Es folgt mein letzter Beitrag zu diesem Thema, denn Deine blumigen Vorstellungen haben mit dem wahren Leben wohl eher wenig zu tun.
Zitat
Wenn ich Straßenbahnfahrer werden möchte, dann möchte ich das doch, weil ich ein Menschenfreund bin...
Du vielleicht. Die Mehrheit der Leute, die da vorne im Führerstand sitzen, sind aber weder Straßenbahn- noch Omnibus- noch Eisenbahn- oder gar Menschenfreunde, sondern machen das einfach zum Geldverdienen. Viele hatten vorher einen anderen Beruf, den sie wegen vielfältiger Umstände nicht mehr ausüben können (ich sag mal Berufskrankheiten, Stellenabbau, Nichtübernahme nach Ausbildung oder Vertragsbefristung) oder der noch schlechter bezahlt wurde als bei der fahrenden Zunft.

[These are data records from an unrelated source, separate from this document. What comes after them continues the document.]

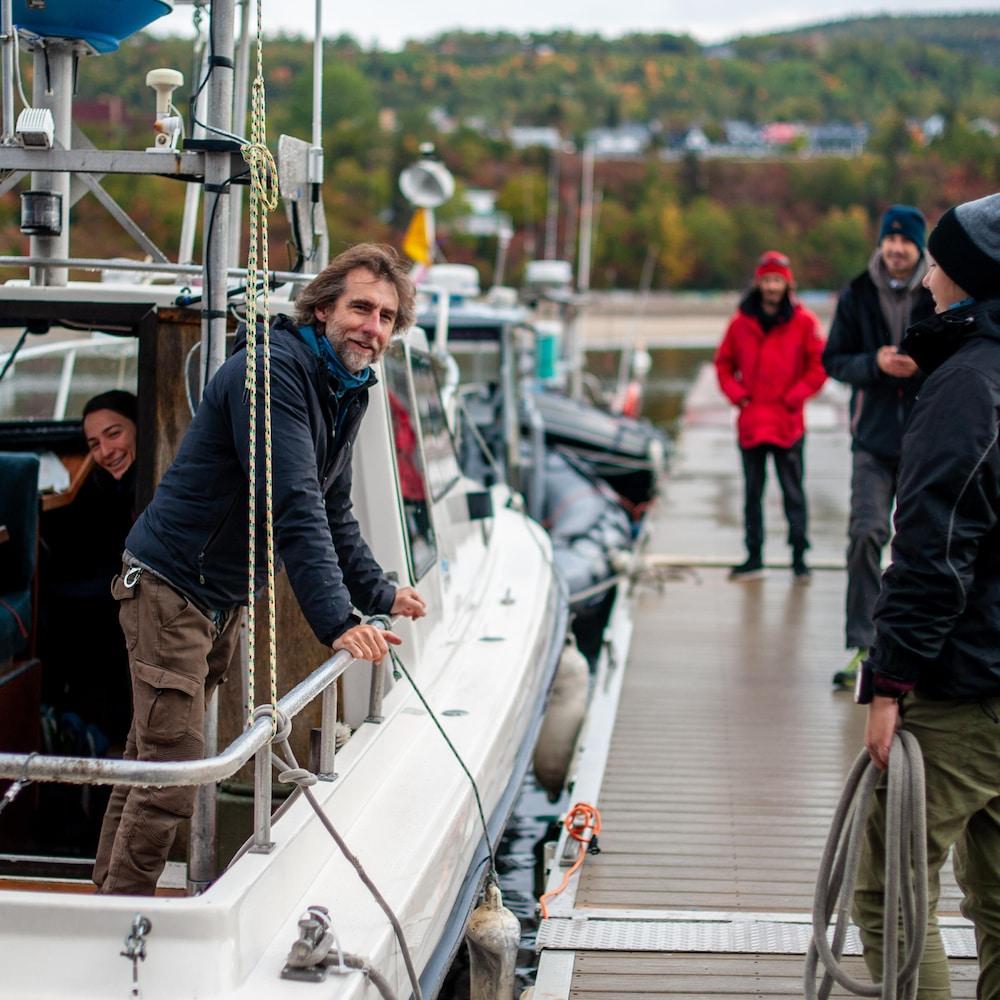 Le capitaine est appuyé sur la bordure du bateau et discute avec des gens qui sont sur le quai de la marina.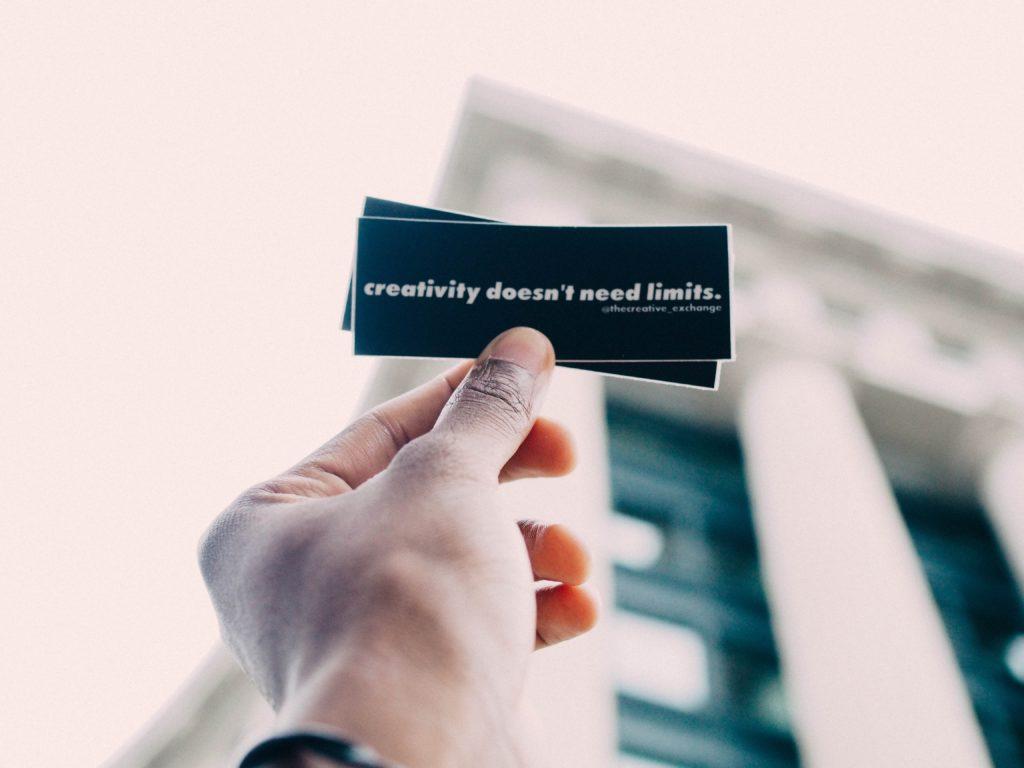 """Ręka trzymająca kartkę z napisem """"creativity doesn't need limits"""". Przedsiębiorczość wymaga bycia kreatywnym."""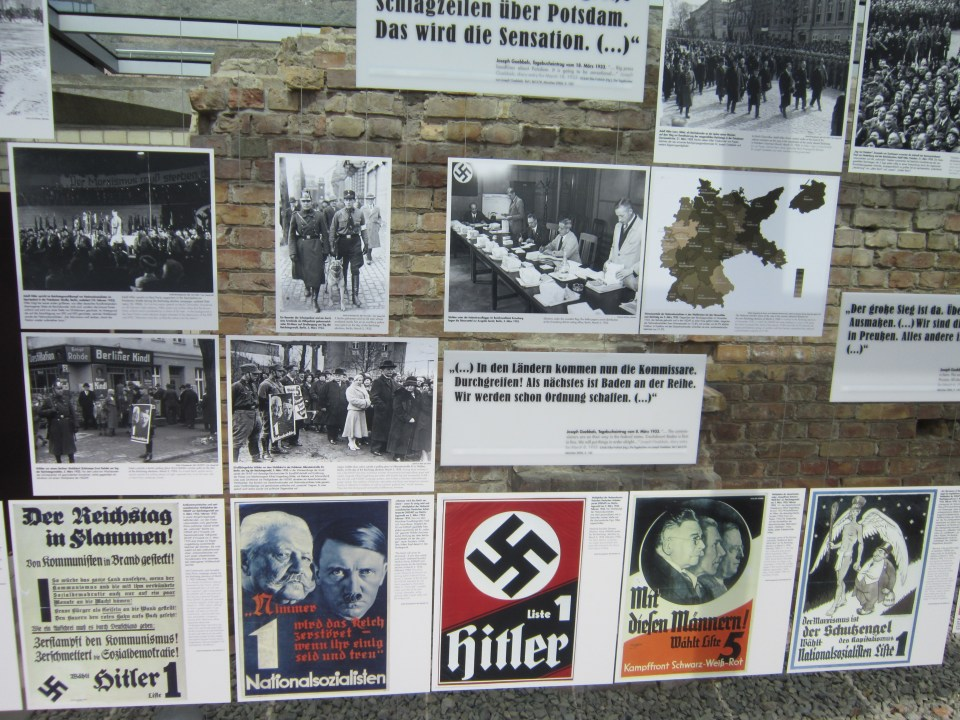 Things to do in Berlin - Topography of Terror posters and pictures displayed on ruins of berlin wall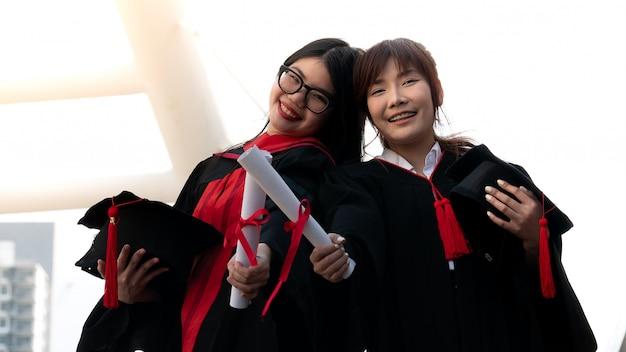 Duas meninas em vestidos pretos e certificado do diploma da preensão que sorriem com graduado feliz. Foto Premium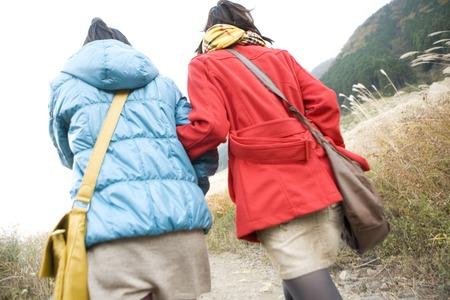 tourist attraction: 2 women of Rear walking tourist attraction Stock Photo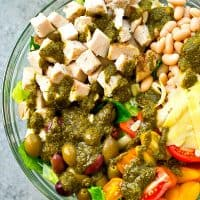 This Tuscan-style turkey salad is loaded with so much fresh healthy goodness and a simple pesto vinaigrette adds an unbelievable amount of flavor!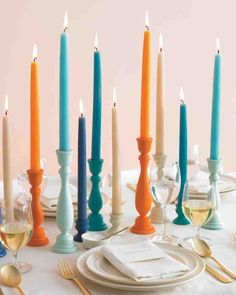 This arresting centerpiece idea offers festive color and ambience that will last for hours. Purchase brightly hued taper candles that coordinate with your wedding's palette, then spray-paint wooden candleholders of varying heights to match them.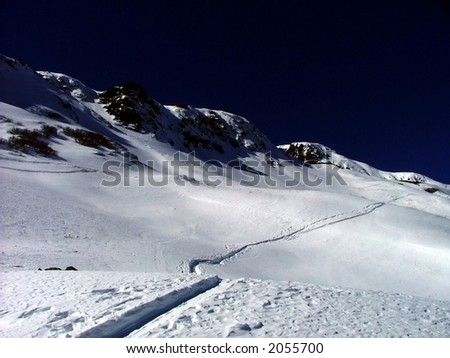 skiing track up hill into the mountains - stock photo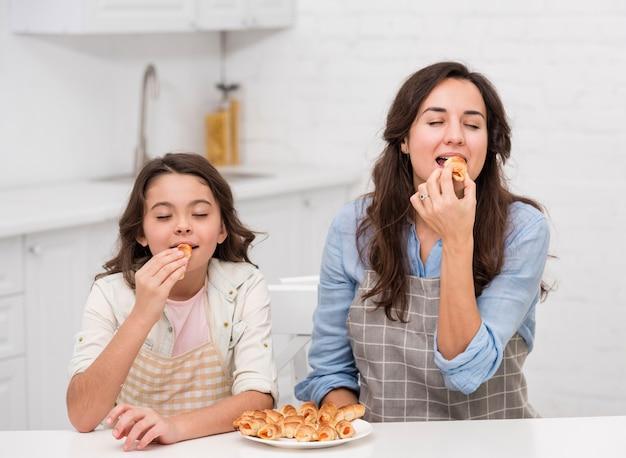 ママと娘が一緒にいくつかのペストリーを食べる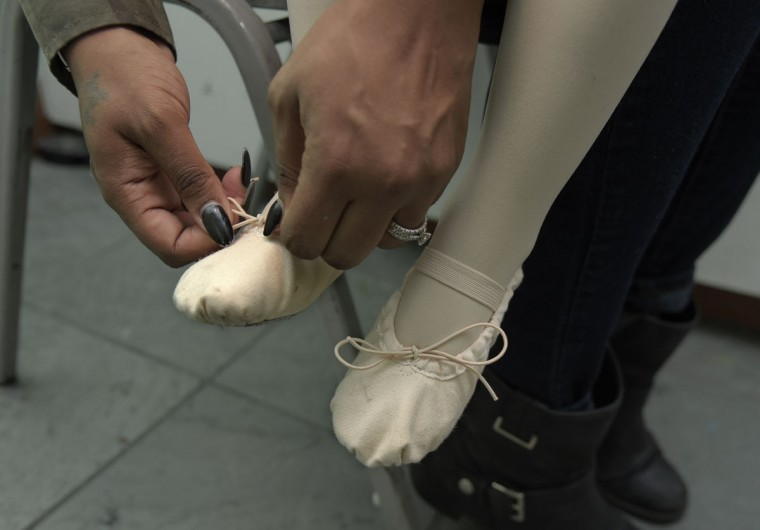 Sheria Washington from Parkville ties the ballet slippers for her daughter, Drew Washington, 3, before the creative movement class. (Algerina Perna/Baltimore Sun)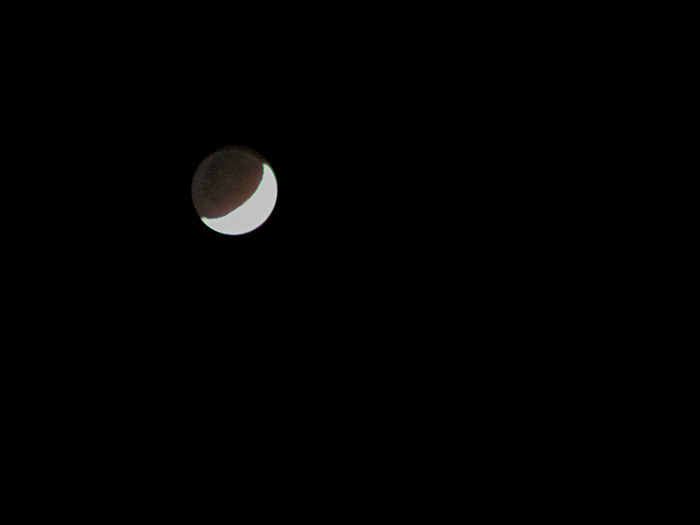 Moon photography shot showing the silhouette of the dark sections illuminated by Earthshine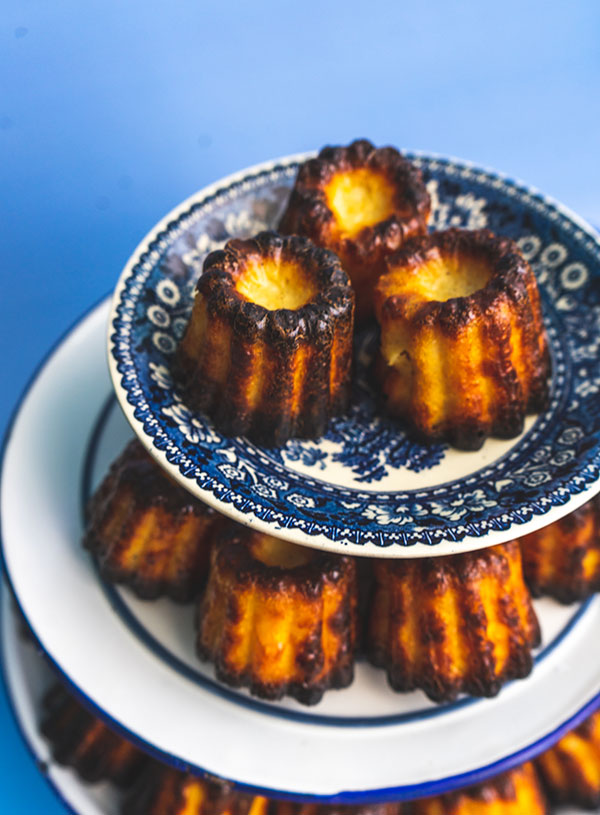 A stack of canelés Bordelais in white and blue plates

Und wie das Führerbremsventil schon schrub, kann ein Außenstehender das, was geht und was nicht wohl kaum beurteilen. Ich fahre auch fast täglich als Fahrgast mit unseren Bussen und Bahnen mit und weiß auch, dass es völlig unterschiedliche Fahrweisen gibt, vielleicht genau so viele, wie es unterschiedliche Fahrerinnen und Fahrer gibt.
Zitat
Ich erwarte als Kunde vom Arbeitgeber auch, dass die Mitarbeiter bei ihrer Arbeit kontrolliert werden.
Werden sie. Und die von Dir geforderten Konsequenzen im Falle eines Fehlverhaltens gibt es natürlich auch. Aber es wird niemand aus einer Firma irgendwelche Mitarbeiter vor den Fahrgästen an den Pranger stellen und diese wegen Sekunden verfrühter Abfahrt auspeitschen o.äh. Und in den meisten Fällen - mal abgesehen von Bahnhöfen mit größeren Pufferzeiten - sind verfrühte Abfahrten ja sowieso eher unmöglich.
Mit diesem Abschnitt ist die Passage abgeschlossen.